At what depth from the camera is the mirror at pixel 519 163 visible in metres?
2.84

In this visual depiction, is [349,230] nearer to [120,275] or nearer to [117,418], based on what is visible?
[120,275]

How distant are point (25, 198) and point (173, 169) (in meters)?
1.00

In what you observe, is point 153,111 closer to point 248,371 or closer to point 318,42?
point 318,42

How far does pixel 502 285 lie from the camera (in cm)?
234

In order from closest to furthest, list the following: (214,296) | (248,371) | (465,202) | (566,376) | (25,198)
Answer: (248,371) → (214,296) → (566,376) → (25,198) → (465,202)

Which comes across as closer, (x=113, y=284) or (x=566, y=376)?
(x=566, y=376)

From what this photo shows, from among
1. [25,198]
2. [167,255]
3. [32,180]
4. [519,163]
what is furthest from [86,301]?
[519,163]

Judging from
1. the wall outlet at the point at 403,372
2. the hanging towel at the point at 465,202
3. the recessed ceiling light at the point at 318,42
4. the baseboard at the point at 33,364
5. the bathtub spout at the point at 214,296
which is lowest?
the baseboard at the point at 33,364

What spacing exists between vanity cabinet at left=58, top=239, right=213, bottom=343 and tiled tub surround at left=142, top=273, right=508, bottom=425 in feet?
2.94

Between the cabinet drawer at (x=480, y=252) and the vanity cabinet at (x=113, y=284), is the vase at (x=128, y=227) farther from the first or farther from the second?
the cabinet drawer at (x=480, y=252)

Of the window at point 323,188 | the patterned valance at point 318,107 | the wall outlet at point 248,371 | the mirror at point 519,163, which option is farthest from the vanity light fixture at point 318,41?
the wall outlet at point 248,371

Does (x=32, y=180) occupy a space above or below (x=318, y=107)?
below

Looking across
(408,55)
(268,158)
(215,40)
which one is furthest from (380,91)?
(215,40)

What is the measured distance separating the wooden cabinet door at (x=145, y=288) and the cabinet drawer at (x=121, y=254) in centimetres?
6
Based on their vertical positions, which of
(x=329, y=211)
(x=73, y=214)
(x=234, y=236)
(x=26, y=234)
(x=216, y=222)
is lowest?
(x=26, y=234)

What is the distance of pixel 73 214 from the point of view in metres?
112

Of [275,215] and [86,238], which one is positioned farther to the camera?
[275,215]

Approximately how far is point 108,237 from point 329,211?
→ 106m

**Your instructions:** Render the data from the line containing "Looking across" up to and including the last line as a Markdown table with the columns Row and Text. Number each line and omit blank lines.

**Exercise output:**
| Row | Text |
|---|---|
| 1 | Looking across |
| 2 | (408,55) |
| 3 | (268,158) |
| 4 | (215,40) |
| 5 | which one is furthest from (380,91)? |
| 6 | (215,40) |
| 7 | What is the measured distance separating the wooden cabinet door at (x=145, y=288) and the cabinet drawer at (x=121, y=254) in centimetres? |
| 8 | 6 |
| 9 | Based on their vertical positions, which of |
| 10 | (x=329, y=211) |
| 11 | (x=73, y=214) |
| 12 | (x=234, y=236) |
| 13 | (x=26, y=234) |
| 14 | (x=216, y=222) |
| 15 | is lowest? |
| 16 | (x=26, y=234) |
| 17 | What is the distance of pixel 73 214 from the point of view in metres? |
| 18 | 112 |
| 19 | Of [275,215] and [86,238], which one is positioned farther to the camera? |
| 20 | [275,215] |
| 21 | Approximately how far is point 108,237 from point 329,211? |
| 22 | → 106m |